PASSAGE SHOWN:
According to a new study, parents who fight with their spouse or are stressed out about other issues cause their children to become obese.
Researchers at Children's Hospital of Philadelphia recently found that increased parental stress directly influences and results in higher rates of childhood obesity and fast food consumption, along with lower rates of physical activity.
"Stress in parents may be an important risk factor for child obesity and related behaviors," explained the study's lead researcher Dr. Elizabeth Prout-Parks, a physician nutrition specialist at The Children's Hospital of Philadelphia, in a prepared statement. "The severity and number of stressors are important."
There have been similar studies carried out in the past. However, this recent study is said to be more diverse and included a closer analysis of families from different ethnicity and socioeconomic status.
Factors that the researchers looked into included adult levels of education, parental stressors, parent-perceived stress, race, body mass index, age, gender, health quality and sleep quality.
Findings of the study suggested that parents who are stressed out physically or mentally and parents who have household difficulties affect their children's health the most causing them to be more obese. Financial difficulties faced by parents usually result in their children indulging in lesser physical activities.
One of the biggest reasons why children become obese is because of the alarming high rate of fast food consumed by them. Parents who are under a lot of stress usually don't bother much about what the child eats as long as he or she has eaten. So they tend to order in or buy fast food to save them the stress of cooking.
"Although multiple stressors can elicit a 'stressor pile-up,' causing adverse physical health in children, parent's perception of their general stress level may be more important than the actual stressors," the authors wrote in the article. "Clinical care, research and other programs might reduce levels of childhood obesity by developing supportive measures to reduce stressors on parents," commented Prout-Parks, whose study appears in the November issue of Pediatrics. "Teaching alternative coping strategies to parents might also help them to reduce their perceived stress."

(Records from a data source)
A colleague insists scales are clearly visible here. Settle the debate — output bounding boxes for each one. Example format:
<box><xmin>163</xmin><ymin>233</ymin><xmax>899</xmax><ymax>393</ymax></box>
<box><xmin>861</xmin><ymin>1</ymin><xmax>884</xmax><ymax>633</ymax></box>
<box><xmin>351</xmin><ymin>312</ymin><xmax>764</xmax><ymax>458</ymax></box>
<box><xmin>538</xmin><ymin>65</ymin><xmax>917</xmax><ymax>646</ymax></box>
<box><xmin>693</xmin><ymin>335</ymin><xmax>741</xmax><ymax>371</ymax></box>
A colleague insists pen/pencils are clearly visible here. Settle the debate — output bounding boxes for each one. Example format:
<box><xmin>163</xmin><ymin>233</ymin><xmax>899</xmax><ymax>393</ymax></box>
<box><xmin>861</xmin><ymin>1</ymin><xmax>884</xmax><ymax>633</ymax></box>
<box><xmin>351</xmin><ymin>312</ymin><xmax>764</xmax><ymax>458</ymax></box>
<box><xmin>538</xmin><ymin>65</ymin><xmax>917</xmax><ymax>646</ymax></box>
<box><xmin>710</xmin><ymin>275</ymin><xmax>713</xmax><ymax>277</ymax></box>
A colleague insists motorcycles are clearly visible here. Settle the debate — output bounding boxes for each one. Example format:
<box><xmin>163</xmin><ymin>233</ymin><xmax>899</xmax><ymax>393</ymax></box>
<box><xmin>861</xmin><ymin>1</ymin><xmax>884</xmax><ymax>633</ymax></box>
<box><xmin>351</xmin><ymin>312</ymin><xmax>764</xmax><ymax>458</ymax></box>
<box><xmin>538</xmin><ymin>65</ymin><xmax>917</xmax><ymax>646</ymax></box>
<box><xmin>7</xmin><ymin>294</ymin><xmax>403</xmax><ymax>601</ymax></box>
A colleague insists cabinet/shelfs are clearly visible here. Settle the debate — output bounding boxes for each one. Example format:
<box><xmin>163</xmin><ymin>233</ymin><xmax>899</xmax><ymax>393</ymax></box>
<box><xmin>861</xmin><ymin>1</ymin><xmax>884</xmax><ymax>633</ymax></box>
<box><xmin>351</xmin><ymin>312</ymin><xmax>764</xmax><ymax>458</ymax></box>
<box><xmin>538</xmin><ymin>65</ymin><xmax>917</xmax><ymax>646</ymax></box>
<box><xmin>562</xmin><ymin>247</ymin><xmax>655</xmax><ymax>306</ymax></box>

EXERCISE:
According to the article on parental stress and childhood obesity, in which issue of Pediatrics does the study appear?

WRITTEN ANSWER:
The November issue.